**WRITTEN EXERCISE:** Copy out exactly every line from the line containing "How much space" until the records below end, inclusive of both boundary lines.

**TASK INPUTS:**

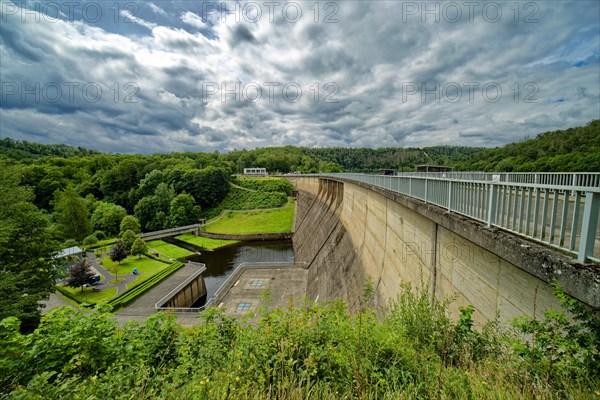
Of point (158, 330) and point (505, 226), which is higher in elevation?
point (505, 226)

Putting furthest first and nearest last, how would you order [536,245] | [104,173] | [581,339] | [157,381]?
[104,173]
[157,381]
[536,245]
[581,339]

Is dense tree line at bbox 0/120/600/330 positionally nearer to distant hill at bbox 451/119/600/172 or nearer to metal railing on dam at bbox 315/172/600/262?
distant hill at bbox 451/119/600/172

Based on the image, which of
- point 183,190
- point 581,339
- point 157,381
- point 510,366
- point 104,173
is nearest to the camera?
point 581,339

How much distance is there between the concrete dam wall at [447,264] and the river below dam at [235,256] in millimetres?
18033

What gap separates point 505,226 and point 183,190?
66.1 metres

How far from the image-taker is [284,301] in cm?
1947

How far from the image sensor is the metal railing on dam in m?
2.47

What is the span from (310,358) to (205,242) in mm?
44013

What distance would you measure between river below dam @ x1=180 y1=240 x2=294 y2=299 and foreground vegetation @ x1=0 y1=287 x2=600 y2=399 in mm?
25462

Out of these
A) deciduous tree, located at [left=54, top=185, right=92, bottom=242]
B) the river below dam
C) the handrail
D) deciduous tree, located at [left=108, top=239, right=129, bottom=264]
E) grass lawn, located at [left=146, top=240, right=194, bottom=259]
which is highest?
deciduous tree, located at [left=54, top=185, right=92, bottom=242]

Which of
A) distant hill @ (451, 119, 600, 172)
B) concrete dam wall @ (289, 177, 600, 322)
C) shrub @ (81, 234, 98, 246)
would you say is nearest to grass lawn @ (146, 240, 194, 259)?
shrub @ (81, 234, 98, 246)

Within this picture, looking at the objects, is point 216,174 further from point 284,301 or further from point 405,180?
point 405,180

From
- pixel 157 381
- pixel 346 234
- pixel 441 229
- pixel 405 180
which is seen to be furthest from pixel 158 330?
pixel 346 234

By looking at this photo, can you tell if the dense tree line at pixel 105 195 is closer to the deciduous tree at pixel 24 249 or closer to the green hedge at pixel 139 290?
the deciduous tree at pixel 24 249
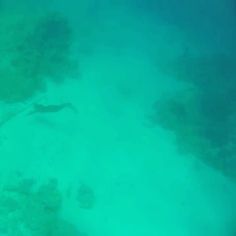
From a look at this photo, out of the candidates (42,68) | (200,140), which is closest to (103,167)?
(200,140)

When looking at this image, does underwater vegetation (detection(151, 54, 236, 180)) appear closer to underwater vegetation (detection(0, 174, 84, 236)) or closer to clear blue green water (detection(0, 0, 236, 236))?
clear blue green water (detection(0, 0, 236, 236))

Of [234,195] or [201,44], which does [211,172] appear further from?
[201,44]

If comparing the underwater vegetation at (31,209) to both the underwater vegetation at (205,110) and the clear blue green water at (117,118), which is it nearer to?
the clear blue green water at (117,118)

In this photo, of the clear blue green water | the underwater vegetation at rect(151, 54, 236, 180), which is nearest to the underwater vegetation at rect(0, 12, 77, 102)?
the clear blue green water

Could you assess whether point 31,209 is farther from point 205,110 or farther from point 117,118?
point 205,110

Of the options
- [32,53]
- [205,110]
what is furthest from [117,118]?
[32,53]

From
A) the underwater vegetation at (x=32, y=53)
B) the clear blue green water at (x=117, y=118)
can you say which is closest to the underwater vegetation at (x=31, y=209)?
the clear blue green water at (x=117, y=118)
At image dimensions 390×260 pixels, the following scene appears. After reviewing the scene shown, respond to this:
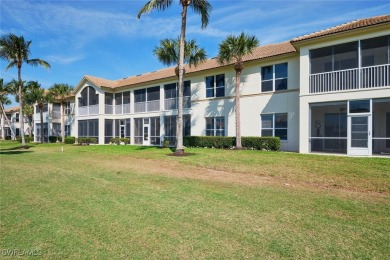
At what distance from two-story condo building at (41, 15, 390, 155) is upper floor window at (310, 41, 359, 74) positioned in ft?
0.19

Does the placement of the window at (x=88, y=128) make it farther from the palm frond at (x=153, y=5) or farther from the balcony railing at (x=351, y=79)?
the balcony railing at (x=351, y=79)

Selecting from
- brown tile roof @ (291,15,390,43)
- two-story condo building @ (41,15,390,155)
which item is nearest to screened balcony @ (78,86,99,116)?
two-story condo building @ (41,15,390,155)

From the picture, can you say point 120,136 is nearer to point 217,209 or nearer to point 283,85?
point 283,85

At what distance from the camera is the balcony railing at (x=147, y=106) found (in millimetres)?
28747

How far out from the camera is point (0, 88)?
47.2 meters

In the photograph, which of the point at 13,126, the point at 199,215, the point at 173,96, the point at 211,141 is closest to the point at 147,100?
the point at 173,96

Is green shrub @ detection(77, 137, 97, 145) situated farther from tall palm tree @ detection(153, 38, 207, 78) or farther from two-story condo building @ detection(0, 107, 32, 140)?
two-story condo building @ detection(0, 107, 32, 140)

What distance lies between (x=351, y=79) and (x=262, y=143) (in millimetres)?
6802

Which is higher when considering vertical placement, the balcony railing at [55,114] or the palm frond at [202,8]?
the palm frond at [202,8]

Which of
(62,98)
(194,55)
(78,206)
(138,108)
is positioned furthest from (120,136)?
(78,206)

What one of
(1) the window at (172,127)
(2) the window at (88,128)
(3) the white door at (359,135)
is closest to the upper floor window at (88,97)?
(2) the window at (88,128)

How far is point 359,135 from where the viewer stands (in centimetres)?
1477

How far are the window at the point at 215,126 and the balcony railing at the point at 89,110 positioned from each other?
55.3 feet

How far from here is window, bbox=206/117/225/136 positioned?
22812mm
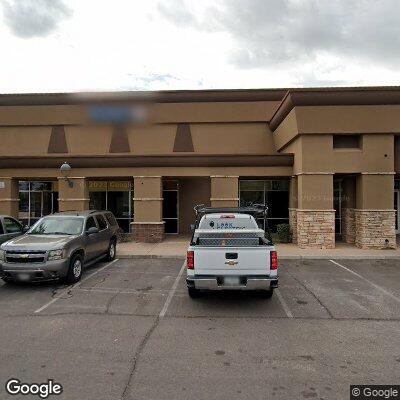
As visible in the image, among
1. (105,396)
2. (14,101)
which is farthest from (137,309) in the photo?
(14,101)

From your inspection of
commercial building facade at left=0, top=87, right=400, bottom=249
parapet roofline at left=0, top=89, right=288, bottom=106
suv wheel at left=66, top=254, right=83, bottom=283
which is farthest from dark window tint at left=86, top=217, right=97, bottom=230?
parapet roofline at left=0, top=89, right=288, bottom=106

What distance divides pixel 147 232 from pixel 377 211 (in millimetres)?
10097

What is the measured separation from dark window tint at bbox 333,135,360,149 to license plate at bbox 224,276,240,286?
9.92 metres

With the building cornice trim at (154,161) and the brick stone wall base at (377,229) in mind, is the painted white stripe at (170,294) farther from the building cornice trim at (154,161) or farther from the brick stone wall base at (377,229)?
the brick stone wall base at (377,229)

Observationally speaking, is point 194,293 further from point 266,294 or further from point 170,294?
point 266,294

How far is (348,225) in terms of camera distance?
51.7 ft

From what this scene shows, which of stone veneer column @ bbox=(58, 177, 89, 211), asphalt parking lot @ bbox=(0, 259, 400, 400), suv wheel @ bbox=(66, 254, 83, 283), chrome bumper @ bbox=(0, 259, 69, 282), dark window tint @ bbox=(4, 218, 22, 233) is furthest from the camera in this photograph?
stone veneer column @ bbox=(58, 177, 89, 211)

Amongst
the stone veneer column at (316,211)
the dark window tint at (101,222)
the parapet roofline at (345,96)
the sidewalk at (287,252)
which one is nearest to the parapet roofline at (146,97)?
the parapet roofline at (345,96)

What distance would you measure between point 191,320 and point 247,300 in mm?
1656

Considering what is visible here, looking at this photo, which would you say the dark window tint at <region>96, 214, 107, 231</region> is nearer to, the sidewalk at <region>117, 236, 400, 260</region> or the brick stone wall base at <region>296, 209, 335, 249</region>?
the sidewalk at <region>117, 236, 400, 260</region>

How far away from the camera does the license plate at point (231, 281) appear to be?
21.7ft

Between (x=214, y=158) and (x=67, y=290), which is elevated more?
(x=214, y=158)

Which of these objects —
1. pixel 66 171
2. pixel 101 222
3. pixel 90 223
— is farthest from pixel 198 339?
pixel 66 171

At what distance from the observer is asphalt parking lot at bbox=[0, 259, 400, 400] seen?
4078 mm
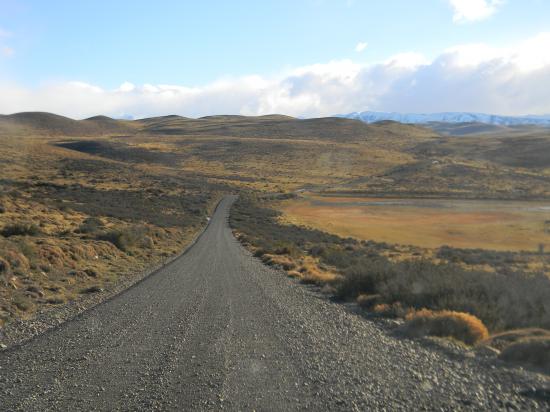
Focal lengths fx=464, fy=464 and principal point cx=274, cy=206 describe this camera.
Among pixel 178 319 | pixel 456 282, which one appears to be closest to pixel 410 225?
pixel 456 282

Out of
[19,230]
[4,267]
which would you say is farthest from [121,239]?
[4,267]

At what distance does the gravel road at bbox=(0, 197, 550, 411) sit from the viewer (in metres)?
5.89

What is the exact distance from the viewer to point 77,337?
8.96m

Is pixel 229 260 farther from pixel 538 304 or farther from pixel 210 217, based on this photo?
pixel 210 217

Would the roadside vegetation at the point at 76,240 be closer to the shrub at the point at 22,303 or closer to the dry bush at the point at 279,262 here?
the shrub at the point at 22,303

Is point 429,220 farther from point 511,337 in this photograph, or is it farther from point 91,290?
point 511,337

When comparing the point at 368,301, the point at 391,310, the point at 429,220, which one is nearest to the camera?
the point at 391,310

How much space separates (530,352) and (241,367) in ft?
14.9

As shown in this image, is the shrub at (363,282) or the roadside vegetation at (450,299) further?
the shrub at (363,282)

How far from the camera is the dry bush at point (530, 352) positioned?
710 centimetres

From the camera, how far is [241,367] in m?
7.14

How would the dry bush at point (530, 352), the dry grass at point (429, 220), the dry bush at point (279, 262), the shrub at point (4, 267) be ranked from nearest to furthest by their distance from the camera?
the dry bush at point (530, 352), the shrub at point (4, 267), the dry bush at point (279, 262), the dry grass at point (429, 220)

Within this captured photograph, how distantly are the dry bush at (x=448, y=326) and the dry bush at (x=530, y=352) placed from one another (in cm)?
109

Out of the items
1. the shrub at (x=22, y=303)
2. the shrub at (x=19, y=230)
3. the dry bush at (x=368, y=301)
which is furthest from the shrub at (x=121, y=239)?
the dry bush at (x=368, y=301)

**THE OUTPUT:**
How much space separates (530,352) and (241,367) in ft?
14.9

As shown in this image, is the shrub at (363,282) or the roadside vegetation at (450,299) further?
the shrub at (363,282)

How far from the camera is the dry bush at point (530, 352) positioned?
710 centimetres

From the camera, how far is [241,367] in m?
7.14

How would the dry bush at point (530, 352), the dry grass at point (429, 220), the dry bush at point (279, 262), the shrub at point (4, 267) be ranked from nearest to furthest by their distance from the camera?
the dry bush at point (530, 352), the shrub at point (4, 267), the dry bush at point (279, 262), the dry grass at point (429, 220)

Within this captured photograph, how distantly are the dry bush at (x=448, y=326) and the dry bush at (x=530, y=352) placed from one another (in cm)?
109

Out of the items
1. the shrub at (x=22, y=303)
2. the shrub at (x=19, y=230)
3. the dry bush at (x=368, y=301)
which is furthest from the shrub at (x=121, y=239)?
the dry bush at (x=368, y=301)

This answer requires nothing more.